Mammoth Memory

Neville Chamberlain – British Prime Minister (May 1937 to May 1940)

(Pronounced Chame-bah-lin)

This is no villa (Neville), or chamber or inn (Chamberlain), this is 10 Downing Street.

This is no villa (Neville), or chamber or inn (Chamberlain), this is 10 Downing Street.


Neville Chamberlain will forever be regarded as the British Prime Minister who tried to "appease" Adolf Hitler to prevent war.

He became a Conservative MP in 1918 and served in a number of ministerial positions before becoming Prime Minister in May 1937.

In September 1938, Chamberlain went to Germany three times in efforts to prevent the outbreak of war over Hitler's demand that Czechoslovakia should hand over the Sudetenland to Germany. The Sudetenland comprised parts of Bohemia and northern Moravia near the Sudeten mountain ranges.

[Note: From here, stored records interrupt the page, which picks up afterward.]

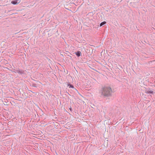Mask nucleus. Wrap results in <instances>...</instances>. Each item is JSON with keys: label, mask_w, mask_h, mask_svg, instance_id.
<instances>
[{"label": "nucleus", "mask_w": 155, "mask_h": 155, "mask_svg": "<svg viewBox=\"0 0 155 155\" xmlns=\"http://www.w3.org/2000/svg\"><path fill=\"white\" fill-rule=\"evenodd\" d=\"M112 91L109 86H104L101 87L99 91L101 97L104 98H108L112 96Z\"/></svg>", "instance_id": "nucleus-1"}, {"label": "nucleus", "mask_w": 155, "mask_h": 155, "mask_svg": "<svg viewBox=\"0 0 155 155\" xmlns=\"http://www.w3.org/2000/svg\"><path fill=\"white\" fill-rule=\"evenodd\" d=\"M12 71L14 72L15 73H18L20 74H22L24 73V71L22 69H19V68H8Z\"/></svg>", "instance_id": "nucleus-2"}, {"label": "nucleus", "mask_w": 155, "mask_h": 155, "mask_svg": "<svg viewBox=\"0 0 155 155\" xmlns=\"http://www.w3.org/2000/svg\"><path fill=\"white\" fill-rule=\"evenodd\" d=\"M21 0H13L11 2V3L14 5L19 4L21 2Z\"/></svg>", "instance_id": "nucleus-3"}, {"label": "nucleus", "mask_w": 155, "mask_h": 155, "mask_svg": "<svg viewBox=\"0 0 155 155\" xmlns=\"http://www.w3.org/2000/svg\"><path fill=\"white\" fill-rule=\"evenodd\" d=\"M75 53L78 57L80 56L81 55V53L80 51L77 52Z\"/></svg>", "instance_id": "nucleus-4"}, {"label": "nucleus", "mask_w": 155, "mask_h": 155, "mask_svg": "<svg viewBox=\"0 0 155 155\" xmlns=\"http://www.w3.org/2000/svg\"><path fill=\"white\" fill-rule=\"evenodd\" d=\"M106 23V22L104 21H103L102 22H101L100 24V27H101L102 26L104 25H105Z\"/></svg>", "instance_id": "nucleus-5"}, {"label": "nucleus", "mask_w": 155, "mask_h": 155, "mask_svg": "<svg viewBox=\"0 0 155 155\" xmlns=\"http://www.w3.org/2000/svg\"><path fill=\"white\" fill-rule=\"evenodd\" d=\"M68 86H69V87L71 88H74V86L71 84H68Z\"/></svg>", "instance_id": "nucleus-6"}, {"label": "nucleus", "mask_w": 155, "mask_h": 155, "mask_svg": "<svg viewBox=\"0 0 155 155\" xmlns=\"http://www.w3.org/2000/svg\"><path fill=\"white\" fill-rule=\"evenodd\" d=\"M92 69H93V70H94V71H96L97 72H99L100 73H101L99 72V71L98 70H99V68H92Z\"/></svg>", "instance_id": "nucleus-7"}, {"label": "nucleus", "mask_w": 155, "mask_h": 155, "mask_svg": "<svg viewBox=\"0 0 155 155\" xmlns=\"http://www.w3.org/2000/svg\"><path fill=\"white\" fill-rule=\"evenodd\" d=\"M147 93L148 94H152L153 93V91L152 90H150L147 91Z\"/></svg>", "instance_id": "nucleus-8"}, {"label": "nucleus", "mask_w": 155, "mask_h": 155, "mask_svg": "<svg viewBox=\"0 0 155 155\" xmlns=\"http://www.w3.org/2000/svg\"><path fill=\"white\" fill-rule=\"evenodd\" d=\"M31 86L35 87H37V85L33 83L31 85Z\"/></svg>", "instance_id": "nucleus-9"}, {"label": "nucleus", "mask_w": 155, "mask_h": 155, "mask_svg": "<svg viewBox=\"0 0 155 155\" xmlns=\"http://www.w3.org/2000/svg\"><path fill=\"white\" fill-rule=\"evenodd\" d=\"M130 68H124V70H126V71H128V70H127V69H130Z\"/></svg>", "instance_id": "nucleus-10"}, {"label": "nucleus", "mask_w": 155, "mask_h": 155, "mask_svg": "<svg viewBox=\"0 0 155 155\" xmlns=\"http://www.w3.org/2000/svg\"><path fill=\"white\" fill-rule=\"evenodd\" d=\"M69 109L70 110H71V111L72 108H71V107H70L69 108Z\"/></svg>", "instance_id": "nucleus-11"}, {"label": "nucleus", "mask_w": 155, "mask_h": 155, "mask_svg": "<svg viewBox=\"0 0 155 155\" xmlns=\"http://www.w3.org/2000/svg\"><path fill=\"white\" fill-rule=\"evenodd\" d=\"M132 69V70L134 71V70L133 69V68H131Z\"/></svg>", "instance_id": "nucleus-12"}, {"label": "nucleus", "mask_w": 155, "mask_h": 155, "mask_svg": "<svg viewBox=\"0 0 155 155\" xmlns=\"http://www.w3.org/2000/svg\"><path fill=\"white\" fill-rule=\"evenodd\" d=\"M77 72H78V70H76Z\"/></svg>", "instance_id": "nucleus-13"}]
</instances>
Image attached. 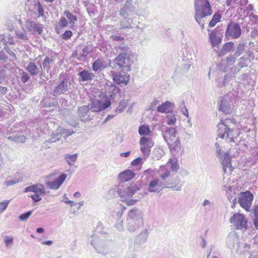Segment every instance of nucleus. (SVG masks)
Instances as JSON below:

In the Munich Agreement of September 30 1938, Chamberlain and the then French Prime Minister, Édouard Daladier, granted almost all of Hitler's demands and left Czechoslovakia defenceless.

Chamberlain returned to England as a popular hero, using phrases such as "peace with honour" and "peace for our time". 

However, as insurance against the continuing possibility of war, he immediately ordered the speeding up of the British rearmament program.

In March 1939, when Hitler seized the rest of Czechoslovakia, Chamberlain gave up his policy of appeasement and subsequently published guarantees from Britain and France of armed support for Poland, Romania and Greece in the event of similar attacks. The following month, peacetime military conscription was introduced in Britain for the first time.

In August 1939, Britain's commitment to Poland was formalised with the signing of the Anglo-Polish pact. When the Germans invaded Poland on September 1 1939, Chamberlain declared war on Germany.

During the "Phoney War" period of sporadic military action, Chamberlain took his foremost critic, Winston Churchill, into his war cabinet as First Lord of the Admiralty.

Following a failed British expedition to Norway in April 1940, Chamberlain lost support among fellow Conservative MPs. He resigned on May 10 1940 which, by coincidence, was the day Germany invaded the Low Countries – Belgium, the Netherlands and Luxembourg.

Chamberlain served for a few months in Churchill's coalition government as Lord President of the Council until ill health forced him to resign. He died on November 9 1940, aged 71.

Interesting fact: Before entering politics, Chamberlain managed his father's sisal plantation on Andros Island in the Bahamas. The fibre of sisal plants is used in making twine, rope, carpets, mattresses, filters, dartboards and many other things.